*What to work on*
In the records below, tally the lines that contain the word "burst" and give only that number.

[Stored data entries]
BEGIN

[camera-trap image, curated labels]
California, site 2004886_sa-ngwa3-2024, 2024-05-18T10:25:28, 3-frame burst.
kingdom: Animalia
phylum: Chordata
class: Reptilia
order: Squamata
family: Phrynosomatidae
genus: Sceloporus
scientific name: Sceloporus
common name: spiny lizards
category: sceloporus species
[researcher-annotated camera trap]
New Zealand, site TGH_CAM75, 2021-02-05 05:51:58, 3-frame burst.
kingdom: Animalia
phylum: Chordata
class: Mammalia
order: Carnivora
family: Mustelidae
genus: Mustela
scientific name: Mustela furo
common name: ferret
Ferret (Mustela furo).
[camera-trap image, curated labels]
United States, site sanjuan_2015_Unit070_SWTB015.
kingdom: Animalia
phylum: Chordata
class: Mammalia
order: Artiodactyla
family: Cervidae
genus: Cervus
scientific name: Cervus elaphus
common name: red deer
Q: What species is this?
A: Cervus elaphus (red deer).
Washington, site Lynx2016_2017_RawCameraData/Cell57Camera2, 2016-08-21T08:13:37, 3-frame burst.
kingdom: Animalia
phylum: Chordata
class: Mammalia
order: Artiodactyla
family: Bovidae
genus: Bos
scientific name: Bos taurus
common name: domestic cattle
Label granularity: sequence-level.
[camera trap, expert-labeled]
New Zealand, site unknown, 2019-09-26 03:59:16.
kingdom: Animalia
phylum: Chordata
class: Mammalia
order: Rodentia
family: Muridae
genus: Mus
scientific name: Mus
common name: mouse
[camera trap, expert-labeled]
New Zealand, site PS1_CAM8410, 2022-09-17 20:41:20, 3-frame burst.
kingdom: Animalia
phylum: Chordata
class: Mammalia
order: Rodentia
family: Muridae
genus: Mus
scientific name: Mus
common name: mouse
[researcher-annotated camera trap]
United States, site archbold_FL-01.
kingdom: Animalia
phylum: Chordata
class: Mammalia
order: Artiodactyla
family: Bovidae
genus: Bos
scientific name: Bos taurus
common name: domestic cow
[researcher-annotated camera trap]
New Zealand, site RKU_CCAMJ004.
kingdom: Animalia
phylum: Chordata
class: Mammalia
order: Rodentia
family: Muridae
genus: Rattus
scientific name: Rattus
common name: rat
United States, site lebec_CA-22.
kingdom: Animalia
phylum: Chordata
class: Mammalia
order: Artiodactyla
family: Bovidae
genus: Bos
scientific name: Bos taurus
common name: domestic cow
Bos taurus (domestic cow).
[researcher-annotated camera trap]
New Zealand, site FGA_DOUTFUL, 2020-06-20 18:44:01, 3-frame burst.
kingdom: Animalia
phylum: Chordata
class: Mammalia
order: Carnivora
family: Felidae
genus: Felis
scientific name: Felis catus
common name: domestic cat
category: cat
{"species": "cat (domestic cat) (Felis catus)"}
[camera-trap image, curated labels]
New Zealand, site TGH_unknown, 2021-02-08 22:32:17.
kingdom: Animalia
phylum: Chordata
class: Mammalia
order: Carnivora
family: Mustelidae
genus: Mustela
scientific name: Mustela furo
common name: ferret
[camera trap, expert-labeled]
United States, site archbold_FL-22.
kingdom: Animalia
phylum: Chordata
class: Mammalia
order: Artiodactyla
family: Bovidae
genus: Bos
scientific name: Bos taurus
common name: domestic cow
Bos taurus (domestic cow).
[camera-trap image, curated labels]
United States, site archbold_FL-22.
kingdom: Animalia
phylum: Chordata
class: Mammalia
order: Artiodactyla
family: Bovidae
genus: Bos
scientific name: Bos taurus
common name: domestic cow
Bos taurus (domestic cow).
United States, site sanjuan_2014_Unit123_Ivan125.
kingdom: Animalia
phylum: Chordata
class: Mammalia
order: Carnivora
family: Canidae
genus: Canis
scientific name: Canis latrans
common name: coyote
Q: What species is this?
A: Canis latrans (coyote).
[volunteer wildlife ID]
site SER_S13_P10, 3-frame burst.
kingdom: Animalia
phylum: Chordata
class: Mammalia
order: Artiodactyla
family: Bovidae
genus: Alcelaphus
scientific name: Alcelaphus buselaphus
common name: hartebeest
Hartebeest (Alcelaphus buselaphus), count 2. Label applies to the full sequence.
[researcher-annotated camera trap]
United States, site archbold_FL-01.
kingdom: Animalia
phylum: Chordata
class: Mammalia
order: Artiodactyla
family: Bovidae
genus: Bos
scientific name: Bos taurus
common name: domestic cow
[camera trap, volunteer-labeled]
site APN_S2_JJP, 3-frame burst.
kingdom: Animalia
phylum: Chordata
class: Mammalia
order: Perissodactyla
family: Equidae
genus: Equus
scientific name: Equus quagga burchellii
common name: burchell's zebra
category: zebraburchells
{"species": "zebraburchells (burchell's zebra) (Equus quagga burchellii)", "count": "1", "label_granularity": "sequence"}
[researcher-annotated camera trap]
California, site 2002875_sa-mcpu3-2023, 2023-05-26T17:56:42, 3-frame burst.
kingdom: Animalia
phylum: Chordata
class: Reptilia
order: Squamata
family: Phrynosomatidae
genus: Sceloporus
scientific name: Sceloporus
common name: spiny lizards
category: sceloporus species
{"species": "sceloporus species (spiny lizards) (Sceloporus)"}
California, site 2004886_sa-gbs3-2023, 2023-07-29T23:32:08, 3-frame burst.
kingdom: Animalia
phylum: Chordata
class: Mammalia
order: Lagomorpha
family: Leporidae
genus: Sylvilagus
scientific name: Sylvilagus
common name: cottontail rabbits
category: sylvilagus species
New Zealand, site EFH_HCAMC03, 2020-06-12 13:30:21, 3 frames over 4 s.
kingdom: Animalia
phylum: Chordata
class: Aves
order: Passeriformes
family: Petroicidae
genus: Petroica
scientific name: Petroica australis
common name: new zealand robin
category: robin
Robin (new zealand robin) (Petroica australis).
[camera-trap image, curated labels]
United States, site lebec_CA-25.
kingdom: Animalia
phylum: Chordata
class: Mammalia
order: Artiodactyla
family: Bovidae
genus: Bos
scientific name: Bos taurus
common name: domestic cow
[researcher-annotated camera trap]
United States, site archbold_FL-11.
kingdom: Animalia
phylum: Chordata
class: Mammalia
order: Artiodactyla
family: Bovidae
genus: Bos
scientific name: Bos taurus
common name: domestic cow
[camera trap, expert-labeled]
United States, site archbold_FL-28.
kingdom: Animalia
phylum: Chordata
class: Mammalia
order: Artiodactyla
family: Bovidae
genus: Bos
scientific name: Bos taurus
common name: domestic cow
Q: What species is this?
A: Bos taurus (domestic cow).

END

*Task output*
9